Efficient Cloud-Native Raster Data Access: An Alternative to Rasterio/GDAL

2024-12-13 14:47:00
blog.terrafloww.com

The rapid growth of Earth observation data in cloud storage, which will continue to grow exponentially, powered by falling rocket launch prices by companies like SpaceX, has pushed us to think of how we access and analyze satellite imagery. With major space agencies like ESA and NASA adopting Cloud-Optimized GeoTIFFs (COGs) as their standard format, we’re seeing unprecedented volumes of data becoming available through public cloud buckets.

This accessibility brings new challenges around efficient data access. In this article, we introduce an alternative approach to cloud-based raster data access, building upon the foundational work of GDAL and Rasterio.

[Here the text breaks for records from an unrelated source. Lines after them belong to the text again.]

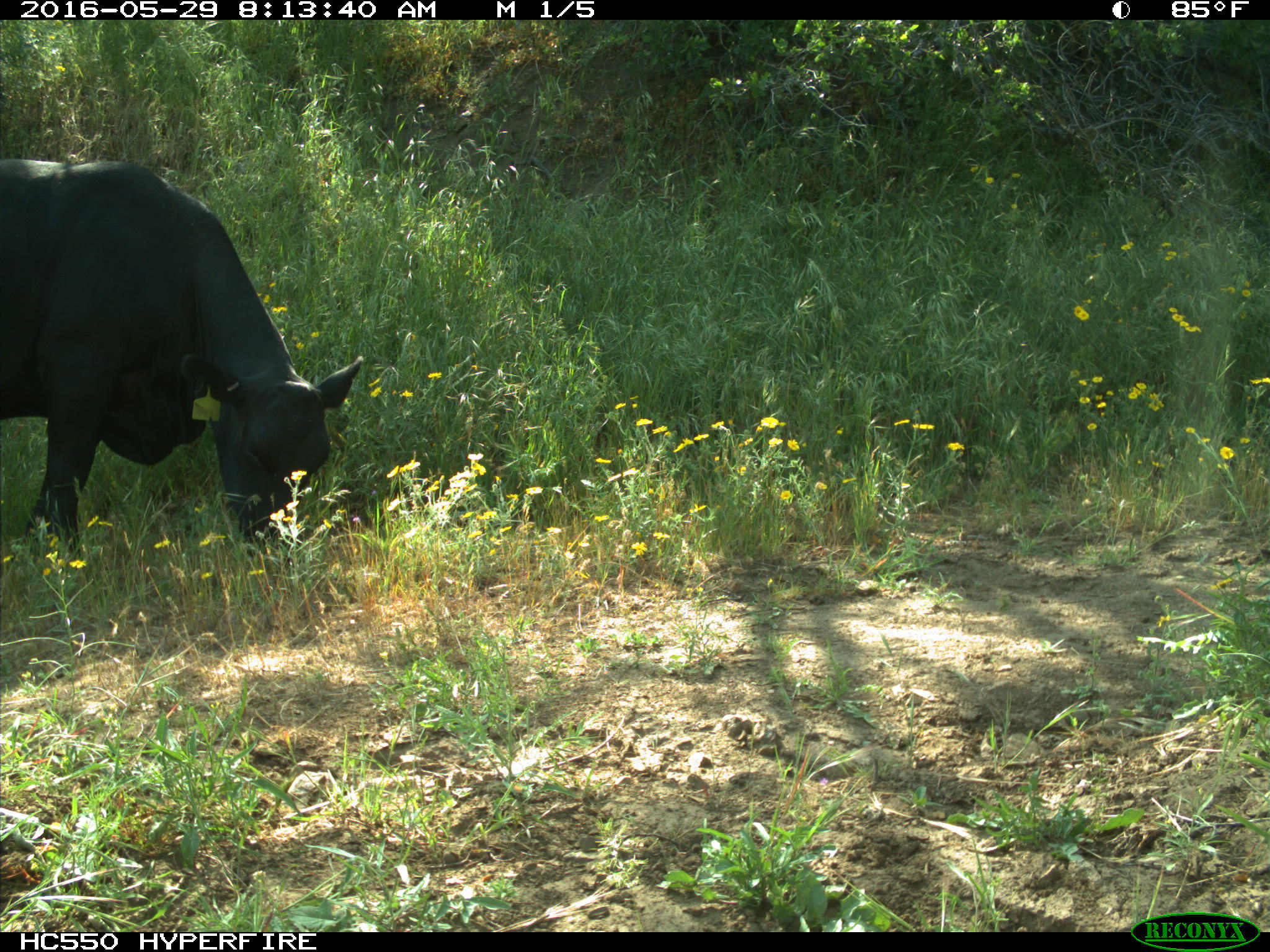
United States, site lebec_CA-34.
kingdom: Animalia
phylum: Chordata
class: Mammalia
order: Artiodactyla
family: Bovidae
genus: Bos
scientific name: Bos taurus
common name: domestic cow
Bos taurus (domestic cow).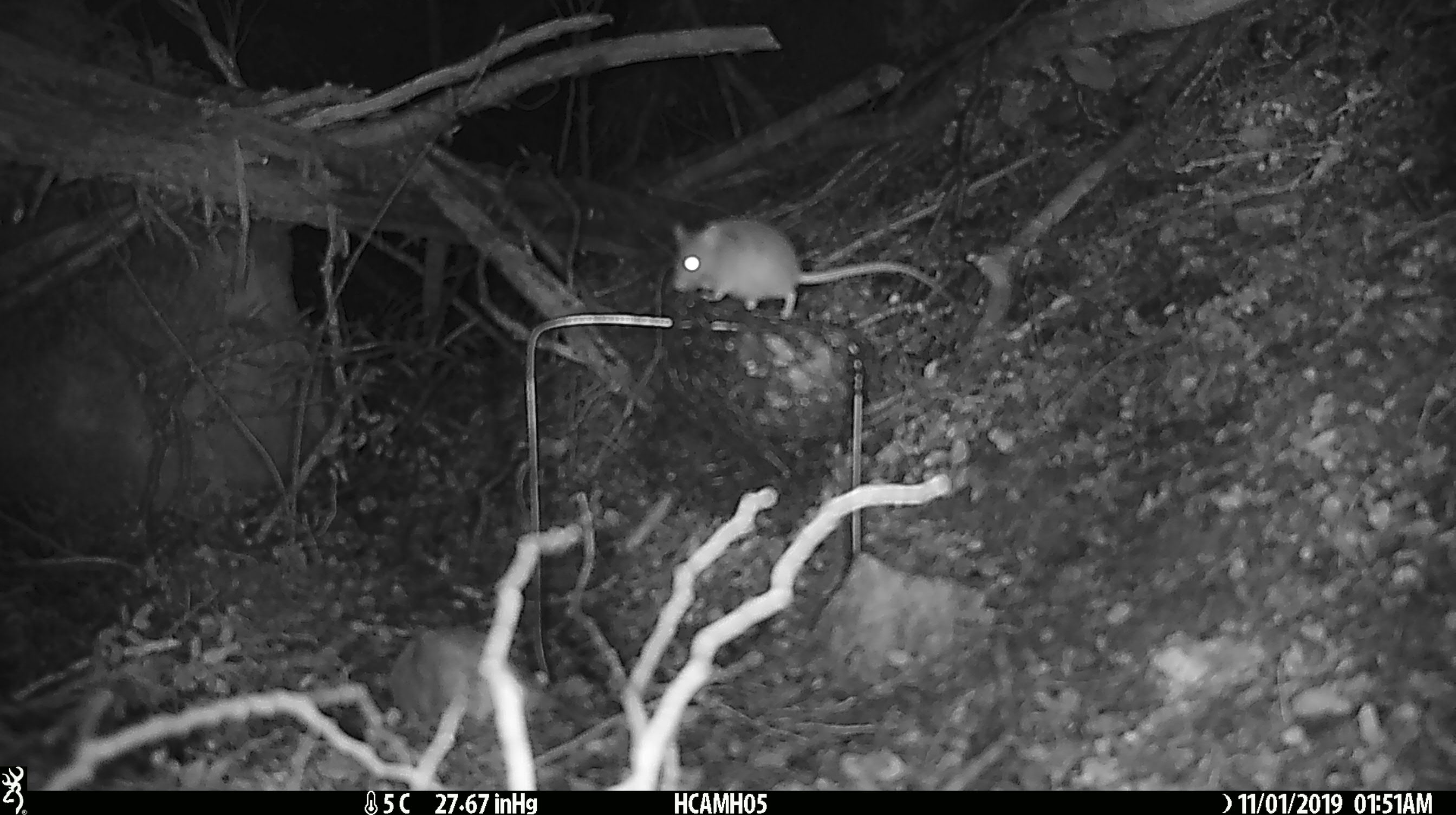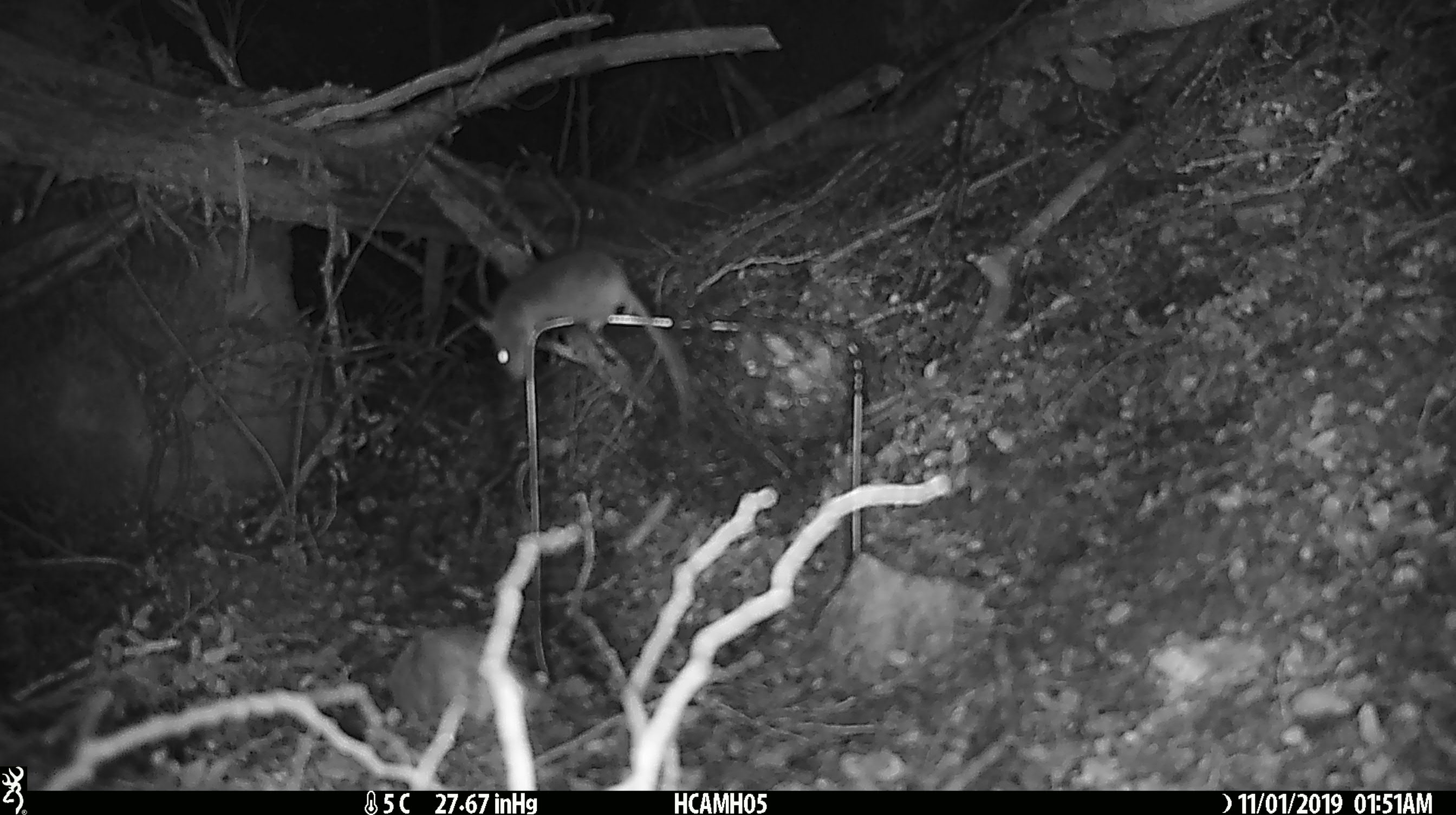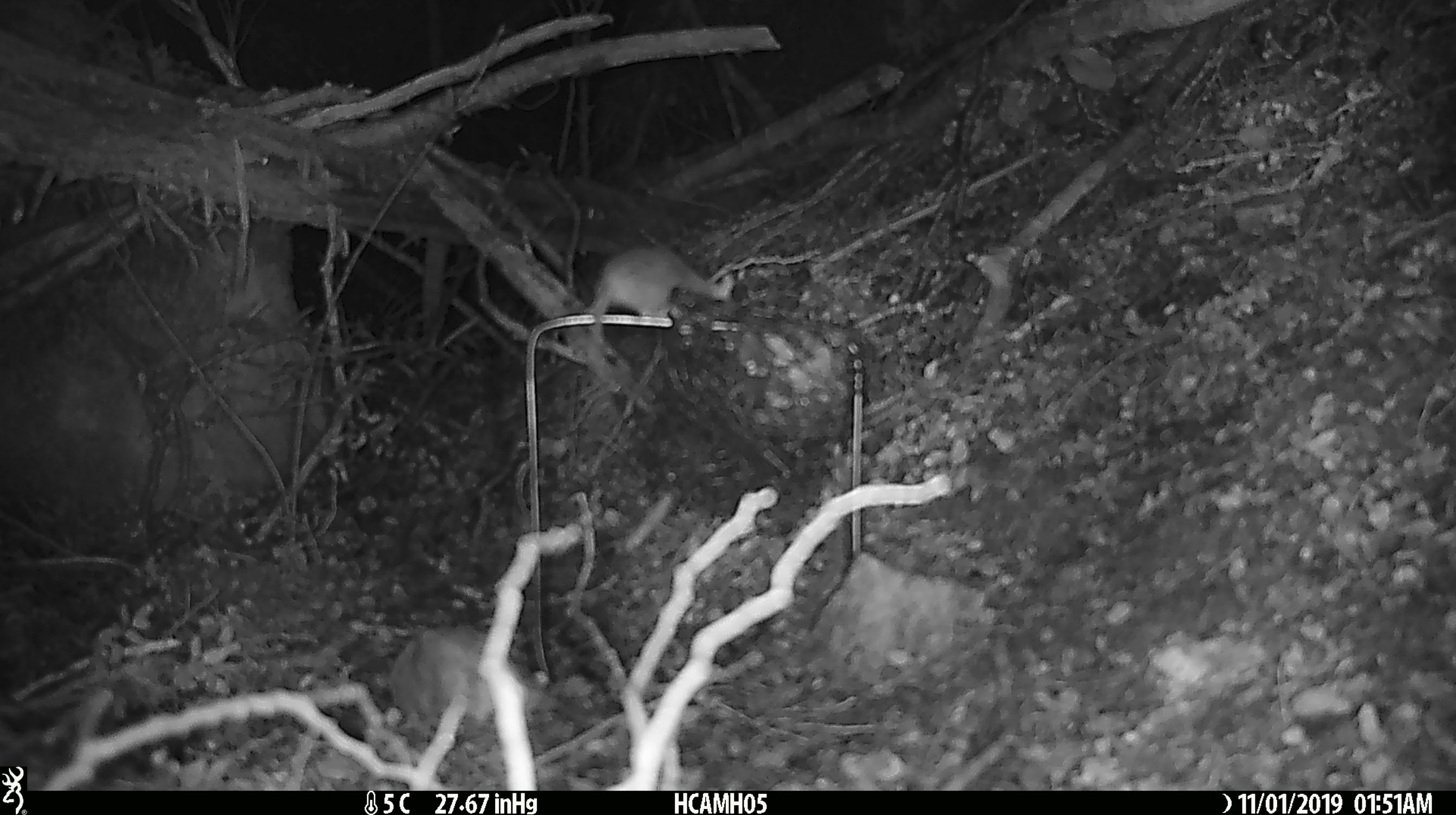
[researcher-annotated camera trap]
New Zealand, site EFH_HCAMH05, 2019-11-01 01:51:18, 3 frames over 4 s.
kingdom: Animalia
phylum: Chordata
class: Mammalia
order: Rodentia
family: Muridae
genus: Mus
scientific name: Mus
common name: mouse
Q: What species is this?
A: Mouse (Mus).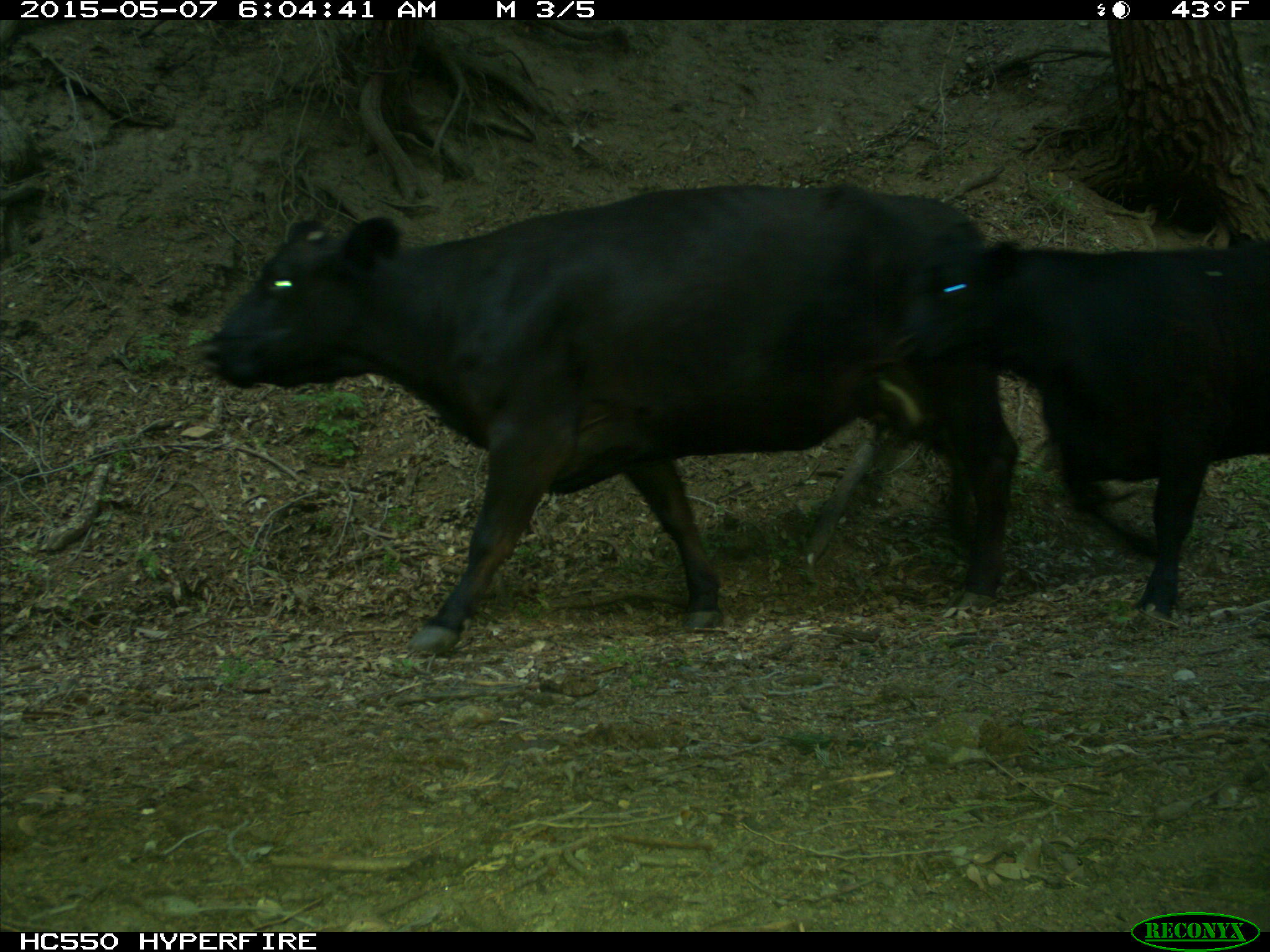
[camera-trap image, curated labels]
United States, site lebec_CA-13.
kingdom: Animalia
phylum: Chordata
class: Mammalia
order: Artiodactyla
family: Bovidae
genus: Bos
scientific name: Bos taurus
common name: domestic cow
Bos taurus (domestic cow).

The Evolution of Raster Storage

Traditional GeoTIFF files weren’t designed with cloud storage in mind. Reading these files often required downloading entire datasets, even when only a small portion was needed.

The introduction of COGs marked a significant shift, enabling efficient partial reads through HTTP range requests.

COGs achieve this efficiency through their internal structure:

An initial header containing the Image File Directory (IFD)
Tiled organization of the actual image data
Overview levels for multi-resolution access
Strategic placement of metadata for minimal initial reads

COG File Data Composition, courtesy of Planet Labs

This structure allows tools to read specific portions of the file without downloading the entire dataset.

However we feel that even with COGs, trying to do something like a Time-series NDVI graph for a few polygons across a few regions is not as fast as it could be, especially due to the latency caused by AWS S3 throttling.

The STAC Ecosystem and GeoParquet

The SpatioTemporal Asset Catalog (STAC) specification has emerged as a crucial tool for discovering and accessing Earth observation data. While STAC APIs provide standardized ways to query satellite imagery, the Cloud Native Geospatial (CNG) community took this further by developing STAC GeoParquet.

STAC GeoParquet leverages Parquet’s columnar format to enable efficient querying of STAC metadata. The columnar structure allows for:

Filter pushdown for spatial and temporal fields
Efficient compression of repeated values
Reduced I/O through column pruning
Fast parallel processing capabilities with the right parquet reading libraries

Current access patterns and challenges

The current approach to accessing COGs, exemplified by GDAL and Rasterio, typically involves:

Initial GET request to read the file header
Additional requests if needed if header not found in initial request
Final requests to read the actual data tiles

For cloud-hosted public datasets, this pattern can lead to:

Multiple HTTP requests per file access
Increased latency, especially across cloud regions
Potential throttling on public buckets
Higher costs from numerous small requests to paid buckets

A New Approach: Extending STAC GeoParquet and Byte-range calculations

Extending stac-geoparquet with new columns

Building upon the excellent stac-geoparquet, we explored adding some of COG’s internal metadata information directly into it.
We added new columns to the geoparquet, which were “per-band metadata” columns, containing the following information about each band’s COG file –

Tile offset info
Tile size info
Data type
Compression info

So for Sentinel 2, this was 13 new columns containing a dictionary of the above new data points derived by reading the headers of each COG file. We do a batch process and we pay the cost and time spent to gather COG files metadata upfront.
In our case we took 1 year’s worth of Sentinel 2 items from STAC API for this.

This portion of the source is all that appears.